Der bedarfsbasierte dena-Energiepass erfreut sich einer großen Nachfrage: So verzeichnete die Aussteller-Datenbank der dena über 100 000 Suchanfragen pro Monat, 2000 Anrufe zum Thema gingen bei der kostenfreien dena-Energie-Hotline ein. Der Ausweis gibt Auskunft über den Energiebedarf einer Immobilie.

Energieversorung© Gina Sanders / Fotolia.com

Berlin (red) - "Der dena-Energiepass wird von Hausbesitzern stark nachgefragt, weil er für Qualität und aussagekräftige Informationen steht", kommentierte dena-Geschäftsführer Stephan Kohler.

Der dena-Energiepass ist eine gute Ausgangsbasis für alle, die jetzt ihr Gebäude modernisieren lassen wollen. Die Bundesregierung unterstützt energieeffiziente Sanierungs- und Bauvorhaben mit verschiedenen Förderkrediten und hat die Konditionen dieser Programme dieses Jahr stark verbessert. Hauseigentümer können nun die vollständige energetische Modernisierung ihrer Gebäude über einen Kredit der KfW Förderbank mit einem Prozent effektivem Jahreszins finanzieren.
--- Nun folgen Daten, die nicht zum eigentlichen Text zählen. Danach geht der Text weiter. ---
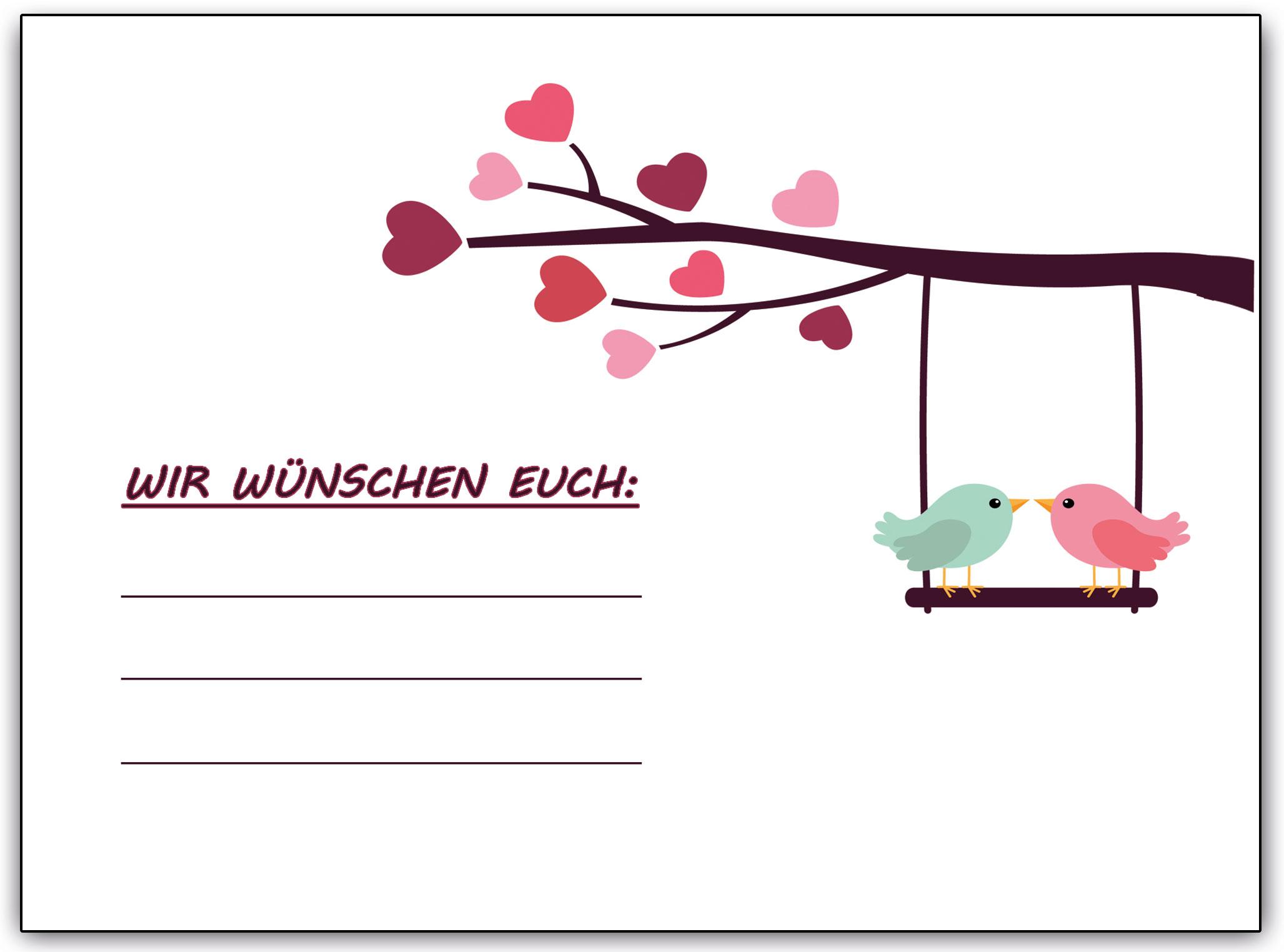 Hochzeitswünsche bayerische Bayerische Hochzeitssprüche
Bevor der Energieausweis in Deutschland Pflicht wird, muss die Bundesregierung die EU-Vorgaben in nationales Recht umsetzen. Dies geschieht durch die anstehende Novellierung der Energieeinsparverordnung (EnEV), in der die Details für den Energieausweis festgelegt werden. Erst nach In-Kraft-Treten der EnEV müssen Gebäudeeigentümer einen Energieausweis erstellen lassen, wenn sie eine Immobilie verkaufen oder vermieten wollen. Das gilt sowohl für bestehende Wohnimmobilien als auch für Büro- und Dienstleistungsgebäude. Für Neubauten sind Energieausweise nichts Neues: Hier gilt die Pflicht schon seit 2002. "Aufgrund der guten Marktakzeptanz, die der dena-Energiepass aufweist, empfehle ich der Bundesregierung, den bedarfsbasierten Energieausweis als zentrales Element bei der Umsetzung der EU-Gebäuderichtlinie zu berücksichtigen", sagte Stephan Kohler weiter.